One of Traction's major clients is Verizon, who uses the solution to track a great deal of market activity. With TeamPage, each person involved in a given project contributes information that they think would be of value to the team. The next step, according to Simonson, is what sets Traction apart. "On a daily basis, the system collates the information and provides a summary that is modeled after column 2 of the Wall Street Journal and the industry newsletter Venture Wire," he says. "This keeps people peripherally aware of what's going on in these topics, but doesn't require them to read huge strings of email. People who need to see everything, do, but those who want to oversee a project receive a daily summary."

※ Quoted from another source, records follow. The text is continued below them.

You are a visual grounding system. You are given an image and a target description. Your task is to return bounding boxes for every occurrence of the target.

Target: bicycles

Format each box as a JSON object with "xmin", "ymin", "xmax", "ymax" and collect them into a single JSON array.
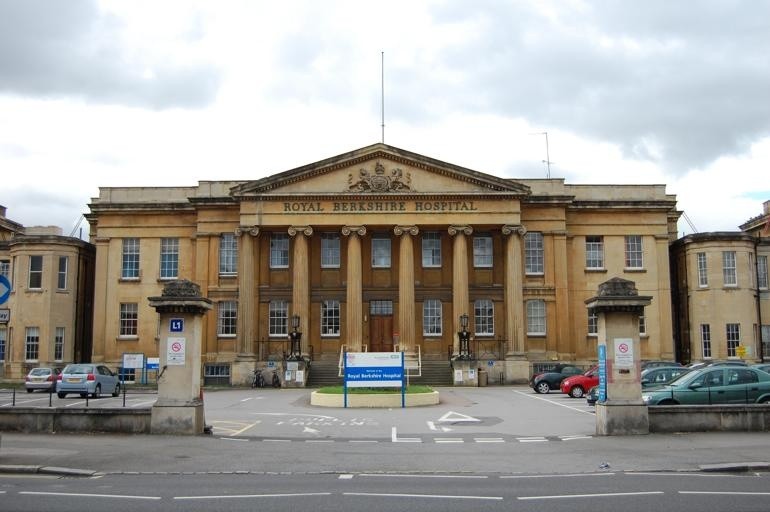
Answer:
[{"xmin": 252, "ymin": 369, "xmax": 279, "ymax": 388}]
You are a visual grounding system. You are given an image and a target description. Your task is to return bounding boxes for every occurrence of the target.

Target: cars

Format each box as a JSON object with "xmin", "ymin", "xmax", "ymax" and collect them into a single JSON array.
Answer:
[
  {"xmin": 529, "ymin": 360, "xmax": 770, "ymax": 405},
  {"xmin": 25, "ymin": 363, "xmax": 121, "ymax": 398}
]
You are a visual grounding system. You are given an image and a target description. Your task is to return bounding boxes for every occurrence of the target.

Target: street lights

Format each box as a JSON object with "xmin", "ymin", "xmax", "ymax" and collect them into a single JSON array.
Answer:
[{"xmin": 741, "ymin": 236, "xmax": 764, "ymax": 363}]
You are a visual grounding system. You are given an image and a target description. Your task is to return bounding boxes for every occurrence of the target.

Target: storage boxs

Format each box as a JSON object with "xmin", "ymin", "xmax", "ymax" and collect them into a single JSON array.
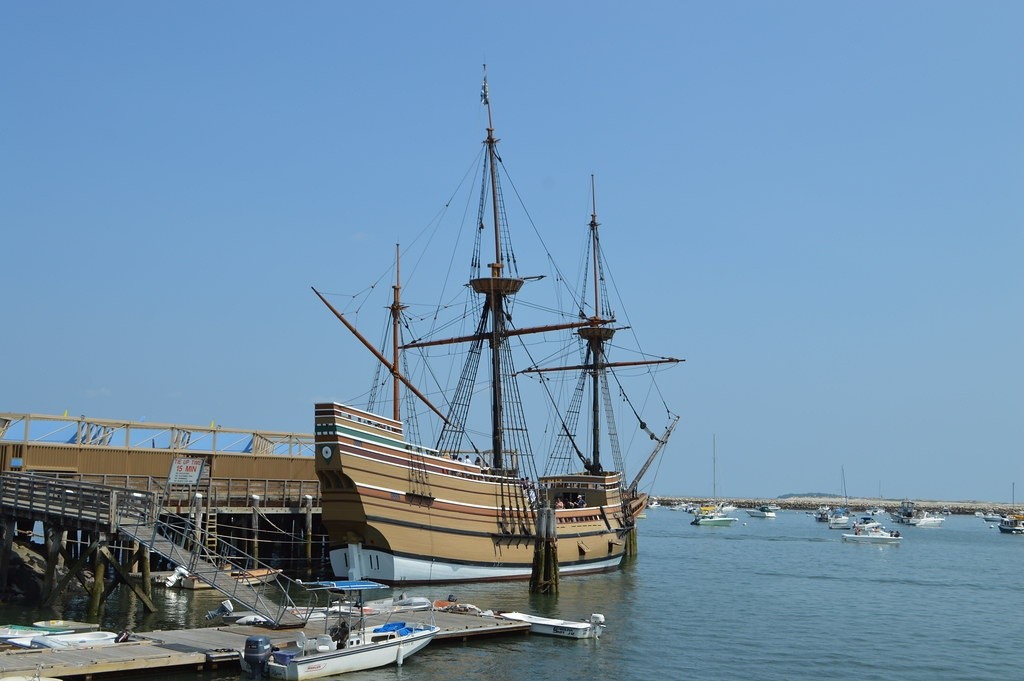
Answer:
[{"xmin": 273, "ymin": 650, "xmax": 296, "ymax": 665}]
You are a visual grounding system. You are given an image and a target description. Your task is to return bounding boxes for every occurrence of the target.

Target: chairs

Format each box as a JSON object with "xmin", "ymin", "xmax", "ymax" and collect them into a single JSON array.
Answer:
[
  {"xmin": 316, "ymin": 634, "xmax": 338, "ymax": 653},
  {"xmin": 296, "ymin": 631, "xmax": 318, "ymax": 656}
]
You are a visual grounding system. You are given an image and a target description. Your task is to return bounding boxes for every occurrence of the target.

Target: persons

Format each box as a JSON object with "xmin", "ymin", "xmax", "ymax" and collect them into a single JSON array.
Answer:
[
  {"xmin": 556, "ymin": 495, "xmax": 587, "ymax": 522},
  {"xmin": 457, "ymin": 455, "xmax": 481, "ymax": 466}
]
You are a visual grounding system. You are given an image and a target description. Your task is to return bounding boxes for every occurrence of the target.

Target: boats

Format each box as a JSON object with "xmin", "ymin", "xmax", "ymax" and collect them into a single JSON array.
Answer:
[
  {"xmin": 642, "ymin": 500, "xmax": 1024, "ymax": 543},
  {"xmin": 312, "ymin": 59, "xmax": 682, "ymax": 582},
  {"xmin": 3, "ymin": 553, "xmax": 608, "ymax": 681}
]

TeamPage is a Java application that runs on Windows, Linux, Solaris, and Mac OS X and also supports wireless access from Palm, Windows CE, or Blackberry browsers. The solution is priced at $10,000 per server and $125 per named user, plus an additional 20% annually for maintenance and support. A 15-user workgroup package is also available for $4,995. "There are a couple of products in the $100,000 range that are dedicated to competitive intelligence," says Simonson. "Those systems were very good at providing a silo of information, but this information wouldn't have been available to other members of the organization. [Traction] allows users to self-serve to the permissioned users. It is as easy as just writing to a Web page and just opening information up to the masses increases ROI dramatically."